Document section>
Hey, I will tell you that I have had many $30 scott spreaders (still got a bunch)....some of them I have ran 2 or 3 semi loads of pallets through and some break the first job they go to.....I'm sure I will always have some around, ther good cheap backup for guys to have with them.



Mark Oomkes;821738 said:


> Ahh, GoldPro has been posting again? :laughing::laughing::laughing::laughing:


We need barfing smilies!!


----------



## WIPensFan (Jan 31, 2009)

Here you go


----------



## snocrete (Feb 28, 2009)

LOL...thats perfect


----------



## Ne1 (Jan 15, 2007)

Mark Oomkes;819953 said:


> Over a season and half. Which is closer to 3 seasons when you take into account the amount of snow in that time frame.
> 
> We've spread both, I still prefer the coarser material as fine material will run through faster than necessary, so the operator has to watch it.
> 
> ...


----------



## Mark Oomkes (Dec 10, 2000)

Ne1;822585 said:


> Mark Oomkes;819953 said:
> 
> 
> > Over a season and half. Which is closer to 3 seasons when you take into account the amount of snow in that time frame.
> ...


----------



## terrapro (Oct 21, 2006)

I hate with a passion both the $110 earthway and the $250 saltdogg. 

Every time it gets cold the tires on the eartway deflate so your tire spins on the rim and wont drive the gear for the spinner. One guy last year called it the rolling bucket lol 

Then there is the saltdogg...after its first use I learned you have to check and tighten ALL the fasteners until it gets rusty enough to hold them together. Pieces were falling off all over the place, had to fabricate new parts to replace lost pieces. For some reason the pin the holds the spinner on broke. The drive gear broke. Half of this thing is rigged together now but I learned to keep a small roll of electric fence wire in the trucks to replace pins or rig pieces back together. xysport


----------



## Ne1 (Jan 15, 2007)

I think I'm going to try the Sno-ex SP85 that was recommended. I'll follow up with a report on how it does. The Earthway I would definitely not recommend to anyone. Very cheapily built, hopper is the thinnest plastic I've ever seen.

Stated task A> List every distinct username that appears in a post heading of the spreader thread, meaning a heading that gives a username and a date.
Stated task B> Repeat the portion of the spreader thread that begins at the words "Hey, I will" and stop after the words "need barfing smilies!!".
The data play no part in this work.

Listed entries>
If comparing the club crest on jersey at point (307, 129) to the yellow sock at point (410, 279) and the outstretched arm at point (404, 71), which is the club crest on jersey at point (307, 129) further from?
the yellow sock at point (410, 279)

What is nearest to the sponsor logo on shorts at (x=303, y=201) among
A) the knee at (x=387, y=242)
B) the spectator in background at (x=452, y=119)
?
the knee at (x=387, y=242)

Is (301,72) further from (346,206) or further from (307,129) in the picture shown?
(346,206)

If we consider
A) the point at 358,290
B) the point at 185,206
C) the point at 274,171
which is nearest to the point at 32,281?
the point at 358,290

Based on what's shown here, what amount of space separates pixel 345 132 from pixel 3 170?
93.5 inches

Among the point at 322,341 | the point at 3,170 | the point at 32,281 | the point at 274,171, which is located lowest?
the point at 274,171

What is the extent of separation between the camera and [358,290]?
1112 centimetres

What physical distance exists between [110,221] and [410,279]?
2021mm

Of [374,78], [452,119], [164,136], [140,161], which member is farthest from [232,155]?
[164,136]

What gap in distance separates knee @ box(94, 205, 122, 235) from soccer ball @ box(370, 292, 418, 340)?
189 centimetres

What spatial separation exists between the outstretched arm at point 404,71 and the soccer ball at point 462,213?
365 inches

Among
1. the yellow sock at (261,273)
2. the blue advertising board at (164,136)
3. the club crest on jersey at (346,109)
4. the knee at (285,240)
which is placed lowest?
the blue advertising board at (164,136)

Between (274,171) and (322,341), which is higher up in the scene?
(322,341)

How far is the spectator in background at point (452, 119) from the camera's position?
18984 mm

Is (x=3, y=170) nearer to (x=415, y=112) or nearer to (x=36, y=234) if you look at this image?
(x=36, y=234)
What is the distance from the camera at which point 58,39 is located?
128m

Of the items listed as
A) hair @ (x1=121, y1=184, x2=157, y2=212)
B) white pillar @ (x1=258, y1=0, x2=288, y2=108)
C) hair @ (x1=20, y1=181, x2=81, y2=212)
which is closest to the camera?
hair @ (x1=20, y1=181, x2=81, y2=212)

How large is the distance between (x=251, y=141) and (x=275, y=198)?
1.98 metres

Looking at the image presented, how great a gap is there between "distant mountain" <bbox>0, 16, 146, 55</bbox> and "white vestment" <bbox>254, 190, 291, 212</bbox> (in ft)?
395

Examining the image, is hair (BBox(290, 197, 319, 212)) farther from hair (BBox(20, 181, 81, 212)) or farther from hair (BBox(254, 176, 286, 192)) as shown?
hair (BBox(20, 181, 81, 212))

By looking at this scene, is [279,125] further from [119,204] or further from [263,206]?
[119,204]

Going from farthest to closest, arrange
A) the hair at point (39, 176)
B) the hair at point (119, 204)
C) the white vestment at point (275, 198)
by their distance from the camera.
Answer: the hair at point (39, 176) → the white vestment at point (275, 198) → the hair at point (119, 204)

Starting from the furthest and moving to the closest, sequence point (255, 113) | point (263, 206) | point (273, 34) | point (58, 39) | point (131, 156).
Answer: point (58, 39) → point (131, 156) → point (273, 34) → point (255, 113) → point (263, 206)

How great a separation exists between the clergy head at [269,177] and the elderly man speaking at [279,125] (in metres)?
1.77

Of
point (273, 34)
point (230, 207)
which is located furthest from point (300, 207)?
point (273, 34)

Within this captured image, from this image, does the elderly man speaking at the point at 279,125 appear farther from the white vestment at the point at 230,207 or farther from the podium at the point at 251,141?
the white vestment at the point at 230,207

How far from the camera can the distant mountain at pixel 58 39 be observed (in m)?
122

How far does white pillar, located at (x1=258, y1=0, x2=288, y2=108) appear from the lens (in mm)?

Response A> WIPensFan, snocrete, Ne1, Mark Oomkes, terrapro

Response B>
Hey, I will tell you that I have had many $30 scott spreaders (still got a bunch)....some of them I have ran 2 or 3 semi loads of pallets through and some break the first job they go to.....I'm sure I will always have some around, ther good cheap backup for guys to have with them.



Mark Oomkes;821738 said:


> Ahh, GoldPro has been posting again? :laughing::laughing::laughing::laughing:


We need barfing smilies!!